__Stated task__: Please write out, word for word, the data starting at the line that has "In height, does" and ending after the line that has "943 millimetres".

__Provided entries__:
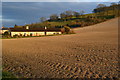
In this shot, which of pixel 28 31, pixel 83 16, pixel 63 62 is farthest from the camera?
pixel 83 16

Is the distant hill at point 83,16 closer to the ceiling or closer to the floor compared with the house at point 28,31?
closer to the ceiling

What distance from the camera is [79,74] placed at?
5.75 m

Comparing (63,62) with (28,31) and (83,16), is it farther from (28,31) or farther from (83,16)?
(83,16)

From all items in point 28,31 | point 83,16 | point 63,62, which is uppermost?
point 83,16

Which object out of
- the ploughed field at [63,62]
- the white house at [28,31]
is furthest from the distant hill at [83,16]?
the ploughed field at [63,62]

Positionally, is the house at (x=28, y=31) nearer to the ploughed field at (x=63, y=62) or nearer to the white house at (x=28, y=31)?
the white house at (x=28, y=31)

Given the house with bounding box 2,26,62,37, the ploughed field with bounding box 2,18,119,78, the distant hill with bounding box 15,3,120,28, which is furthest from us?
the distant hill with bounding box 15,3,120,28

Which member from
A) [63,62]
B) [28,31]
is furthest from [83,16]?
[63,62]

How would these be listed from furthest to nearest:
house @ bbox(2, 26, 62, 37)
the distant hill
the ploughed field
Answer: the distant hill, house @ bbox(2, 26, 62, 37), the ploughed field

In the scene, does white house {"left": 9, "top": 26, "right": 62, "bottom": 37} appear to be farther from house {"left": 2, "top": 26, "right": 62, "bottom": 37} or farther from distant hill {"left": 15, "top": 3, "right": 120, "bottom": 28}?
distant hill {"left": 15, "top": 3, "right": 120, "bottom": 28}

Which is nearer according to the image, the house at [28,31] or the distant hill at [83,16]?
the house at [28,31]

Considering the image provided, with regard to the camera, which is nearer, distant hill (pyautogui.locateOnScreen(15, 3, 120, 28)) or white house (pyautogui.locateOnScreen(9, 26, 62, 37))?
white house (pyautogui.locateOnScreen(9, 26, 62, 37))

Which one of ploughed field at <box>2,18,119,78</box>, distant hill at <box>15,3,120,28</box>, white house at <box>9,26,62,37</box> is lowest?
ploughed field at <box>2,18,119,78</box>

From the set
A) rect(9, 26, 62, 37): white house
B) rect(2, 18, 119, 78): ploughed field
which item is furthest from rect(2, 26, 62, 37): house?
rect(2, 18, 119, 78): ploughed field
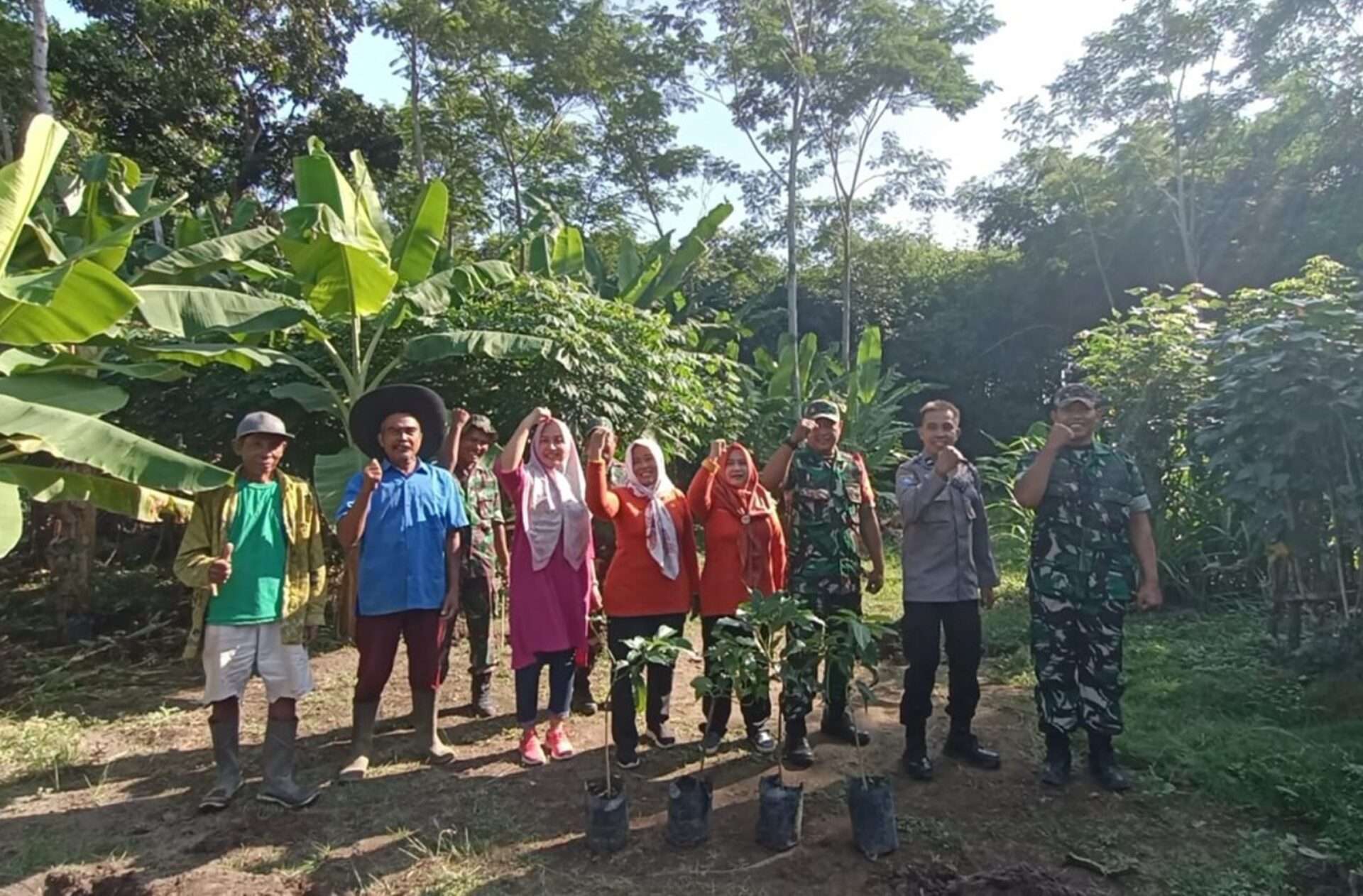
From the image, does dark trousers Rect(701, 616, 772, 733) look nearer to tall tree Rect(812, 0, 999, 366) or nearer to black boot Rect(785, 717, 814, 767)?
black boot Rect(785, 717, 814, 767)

--

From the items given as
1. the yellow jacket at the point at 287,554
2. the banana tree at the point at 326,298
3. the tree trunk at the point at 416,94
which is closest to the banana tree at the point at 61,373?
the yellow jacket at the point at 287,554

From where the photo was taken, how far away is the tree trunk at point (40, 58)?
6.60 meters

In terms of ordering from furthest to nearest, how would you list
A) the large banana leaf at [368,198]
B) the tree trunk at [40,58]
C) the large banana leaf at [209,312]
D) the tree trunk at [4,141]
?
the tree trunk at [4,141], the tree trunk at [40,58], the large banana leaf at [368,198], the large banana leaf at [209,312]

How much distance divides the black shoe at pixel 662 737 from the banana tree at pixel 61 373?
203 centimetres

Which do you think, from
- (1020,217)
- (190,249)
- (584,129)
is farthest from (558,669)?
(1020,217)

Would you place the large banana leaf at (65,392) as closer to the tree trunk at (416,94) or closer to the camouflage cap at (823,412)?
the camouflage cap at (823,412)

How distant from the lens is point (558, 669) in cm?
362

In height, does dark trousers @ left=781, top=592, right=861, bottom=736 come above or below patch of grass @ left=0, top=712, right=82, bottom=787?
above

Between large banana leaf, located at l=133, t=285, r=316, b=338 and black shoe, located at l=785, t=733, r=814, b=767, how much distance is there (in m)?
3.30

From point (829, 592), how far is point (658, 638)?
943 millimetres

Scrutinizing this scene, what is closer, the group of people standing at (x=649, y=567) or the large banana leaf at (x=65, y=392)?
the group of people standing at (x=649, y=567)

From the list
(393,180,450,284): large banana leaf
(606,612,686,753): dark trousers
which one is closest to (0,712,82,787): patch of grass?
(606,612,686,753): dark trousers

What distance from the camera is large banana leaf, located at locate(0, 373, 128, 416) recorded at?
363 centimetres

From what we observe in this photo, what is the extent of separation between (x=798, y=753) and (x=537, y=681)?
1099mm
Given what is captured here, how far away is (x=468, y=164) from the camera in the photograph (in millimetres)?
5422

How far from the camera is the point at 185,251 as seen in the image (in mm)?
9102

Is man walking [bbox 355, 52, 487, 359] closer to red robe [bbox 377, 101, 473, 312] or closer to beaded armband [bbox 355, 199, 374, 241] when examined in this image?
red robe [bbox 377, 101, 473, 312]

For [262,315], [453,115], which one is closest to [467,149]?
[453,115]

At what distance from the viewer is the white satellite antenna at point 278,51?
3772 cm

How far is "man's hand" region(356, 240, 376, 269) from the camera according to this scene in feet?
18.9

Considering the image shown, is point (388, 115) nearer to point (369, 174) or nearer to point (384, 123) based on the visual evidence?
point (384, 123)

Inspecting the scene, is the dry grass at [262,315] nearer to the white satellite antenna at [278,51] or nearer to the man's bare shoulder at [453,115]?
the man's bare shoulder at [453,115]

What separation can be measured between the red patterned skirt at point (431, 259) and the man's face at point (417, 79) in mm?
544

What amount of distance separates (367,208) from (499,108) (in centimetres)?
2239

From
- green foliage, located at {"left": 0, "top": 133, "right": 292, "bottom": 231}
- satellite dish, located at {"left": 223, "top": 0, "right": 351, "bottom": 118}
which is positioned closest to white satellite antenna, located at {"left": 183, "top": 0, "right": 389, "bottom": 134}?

...

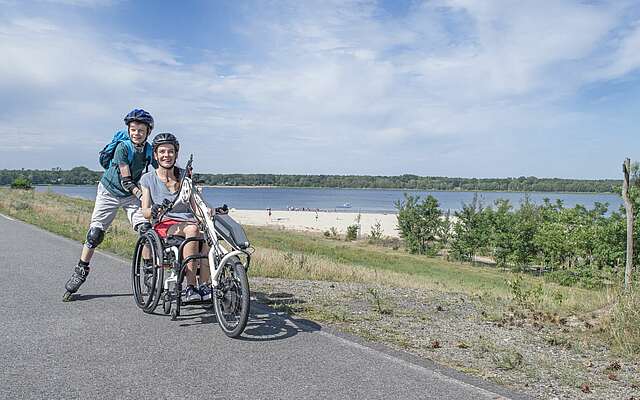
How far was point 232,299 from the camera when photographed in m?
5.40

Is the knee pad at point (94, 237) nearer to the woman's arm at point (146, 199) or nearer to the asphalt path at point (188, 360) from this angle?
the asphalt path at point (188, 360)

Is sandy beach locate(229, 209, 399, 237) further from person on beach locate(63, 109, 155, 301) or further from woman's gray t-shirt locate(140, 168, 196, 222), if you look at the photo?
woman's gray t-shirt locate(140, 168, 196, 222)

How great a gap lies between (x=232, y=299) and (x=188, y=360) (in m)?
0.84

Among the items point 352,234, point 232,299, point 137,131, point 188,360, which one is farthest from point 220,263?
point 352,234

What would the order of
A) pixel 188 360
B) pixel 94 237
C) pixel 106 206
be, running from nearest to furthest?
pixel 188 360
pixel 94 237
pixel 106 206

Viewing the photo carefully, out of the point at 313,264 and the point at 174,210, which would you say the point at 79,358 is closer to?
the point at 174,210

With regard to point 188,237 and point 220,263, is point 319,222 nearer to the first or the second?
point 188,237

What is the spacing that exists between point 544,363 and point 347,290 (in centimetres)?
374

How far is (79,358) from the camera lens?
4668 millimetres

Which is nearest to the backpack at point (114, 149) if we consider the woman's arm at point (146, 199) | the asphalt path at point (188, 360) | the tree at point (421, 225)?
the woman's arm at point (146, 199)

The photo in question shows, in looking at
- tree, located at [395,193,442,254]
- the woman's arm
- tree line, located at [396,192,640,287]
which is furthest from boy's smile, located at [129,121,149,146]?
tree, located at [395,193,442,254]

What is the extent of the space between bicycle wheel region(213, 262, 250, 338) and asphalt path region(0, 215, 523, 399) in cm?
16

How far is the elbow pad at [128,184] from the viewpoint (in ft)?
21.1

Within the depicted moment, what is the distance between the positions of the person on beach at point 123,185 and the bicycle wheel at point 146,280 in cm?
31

__Solution to the problem__:
In height, does dark trousers @ left=781, top=592, right=861, bottom=736 come above or below patch of grass @ left=0, top=712, right=82, bottom=787?
above

Between large banana leaf, located at l=133, t=285, r=316, b=338 and black shoe, located at l=785, t=733, r=814, b=767, how much distance is there (in m)?
3.30

From point (829, 592), how far is point (658, 638)?
943 millimetres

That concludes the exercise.